As many of you are aware, we build RCVs and rear-discharge concrete mixers on third-party chassis either purchased by us and supplied to customers with a body and a complete package or furnished by our customers. This represents a meaningful risk as chassis availability has worsened over the past couple of months, and we expect it will remain challenged for much of 2022. Demand for RCVs and mixtures has been strong, and we have a solid outlook for both markets.

Residential construction as well as other construction indicators are positive, and elevated customer fleet ages are creating additional demand for replacement. Our outlook is further supported by solid orders in the quarter for both RCVs and mixers as the U.S. and Canada moved beyond the pandemic. These orders led to an all-time high backlog of just under $570 million, providing good visibility into 2022.

I'm going to turn it over to Mike to discuss our fourth quarter results and expectations for the stub period.

Michael E. Pack -- Executive Vice President and Chief Financial Officer

Thanks, John, and good morning, everyone. Please turn to Slide nine. As John highlighted, we faced significant supply chain and logistics disruptions in the fourth quarter, well beyond our experience in the third quarter. We also experienced meaningful material cost inflation. Recall that we account for inventory on a last-in first-out basis, so the additional cost escalation we saw in purchases in the fourth quarter negatively impacted price/cost dynamics, particularly at access equipment. We previously expected a consolidated year-over-year price/cost headwind of $35 million in the quarter. The actual price/cost impact increased to approximately $60 million.

Supply chain disruptions, unfavorable price/cost dynamics and labor constraints all contributed to fourth quarter financial results significantly lower than the expectations discussed on our third quarter call. Consolidated sales for the fourth quarter were $2.06 billion or $279 million higher than the prior year, representing a 16% increase. The consolidated sales increase was driven by a 37% increase at access equipment, a 5% increase at defense and a 10% increase at fire & emergency, partially offset by a 6% decrease at commercial. Access equipment sales increased by $230 million over the prior year quarter due to improved market demand led by North America.

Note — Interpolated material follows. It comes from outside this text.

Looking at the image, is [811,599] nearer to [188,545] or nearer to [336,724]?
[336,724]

As the impact of the pandemic has waned, the sales increase was lower than our prior expectations by approximately $130 million, largely due to the previously mentioned supply chain disruptions. Defense sales increased in the quarter due to higher JLTV sales as well as the benefit of Pratt Miller sales, which we acquired in the second quarter, partially offset by lower FMTV and international sales. Fire & emergency sales increased in the quarter on higher ARFF deliveries and commercial sales were down on lower package sales.

Consolidated adjusted operating income for the fourth quarter was $104.2 million or 5.1% of sales compared to $124.1 million or 7% of sales in the prior year quarter. Access equipment adjusted operating income decreased as a result of unfavorable price/cost dynamics, the return of spending subject to temporary cost reductions in the prior year and unfavorable product liability largely offset by an increase in sales and improved manufacturing absorption. Defense adjusted operating income decreased as a result of unfavorable product mix, increased material costs and unfavorable production variances partially offset by higher sales volume.

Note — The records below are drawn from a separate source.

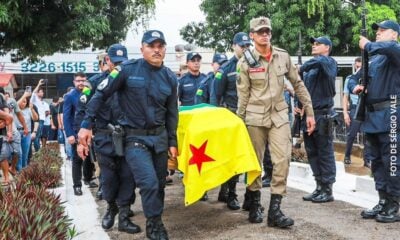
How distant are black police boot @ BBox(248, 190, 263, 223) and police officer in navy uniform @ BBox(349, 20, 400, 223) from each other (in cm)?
109

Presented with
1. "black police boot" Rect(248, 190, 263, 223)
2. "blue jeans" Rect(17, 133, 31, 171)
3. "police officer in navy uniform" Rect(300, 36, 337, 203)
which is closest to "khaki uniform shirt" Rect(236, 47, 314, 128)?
"black police boot" Rect(248, 190, 263, 223)

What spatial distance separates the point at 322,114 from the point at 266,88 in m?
1.48

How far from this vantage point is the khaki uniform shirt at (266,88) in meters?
5.37

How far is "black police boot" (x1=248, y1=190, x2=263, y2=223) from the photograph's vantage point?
5.41 metres

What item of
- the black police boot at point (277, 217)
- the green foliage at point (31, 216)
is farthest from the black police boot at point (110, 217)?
the black police boot at point (277, 217)

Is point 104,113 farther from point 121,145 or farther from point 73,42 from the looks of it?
point 73,42

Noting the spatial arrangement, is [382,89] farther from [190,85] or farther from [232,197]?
[190,85]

Fire & emergency adjusted operating income decreased in the current year quarter as a result of higher material costs, unfavorable manufacturing efficiencies and the return of spending subject to temporary cost reductions in the prior year, offset in part by higher sales and improved pricing. The commercial segment adjusted operating income decreased as a result of unfavorable material costs and the return of spending subject to temporary cost reductions in the prior year, offset in part by improved manufacturing absorption and improved pricing.

Adjusted earnings per share for the quarter was $1.05 compared to adjusted EPS of $1.30 in the prior year. During the quarter, we repurchased approximately 821,000 shares of common stock for a total cost of $95 million. Please turn to Slide 10 for a discussion of our expectations for the stub period. We expect that the challenges we faced in the fourth quarter of 2021 will continue into the stub period. Demand remains robust across the company as indicated by our strong order rates in the fourth quarter and record year-end backlogs in several segments.

However, the current supply chain and logistics disruptions are making it difficult to forecast sales volume. While our backlog supported a 10% to 15% sales increase in the stub period versus the first quarter of 2021, we expect parts availability will likely constrain our ability to deliver higher sales. As a result of this uncertainty, we are unable to provide quantitative expectations for the stub period at this time. We do expect that stub period EPS will be significantly lower than the first quarter of 2021 and may approach breakeven levels on a consolidated basis.

We expect that unfavorable price/cost dynamics will be a $75 million to $85 million headwind versus the first quarter of 2021. Steel and other component costs have continued to increase. We have taken multiple pricing actions in our non-defense businesses over the past several months, and in many cases, prices are now greater than 10% above early 2021 levels. We believe these price increases will enable us to achieve price/cost equilibrium but will still need to -- but we still need to work through large backlogs, so will take until the end of the second quarter of 2022 for these pricing actions to largely catch up with cost escalation. If we experience further escalation, we expect to take further pricing action.

We also expect higher spending levels in the stub period versus the first quarter of 2021. Last year, COVID-19 infection rates spiked early in our first quarter and our spending levels remained low. Since then, our spending levels have begun to normalize in areas such as travel, advertising and medical. We also expect that parts availability constraints will continue to drive labor inefficiencies. While the current environment is challenging, we are taking appropriate actions and believe that supply chain constraints will subside over time and the longer-term outlook for our businesses remains very strong. We'll provide further updates on 2022 during our January earnings call.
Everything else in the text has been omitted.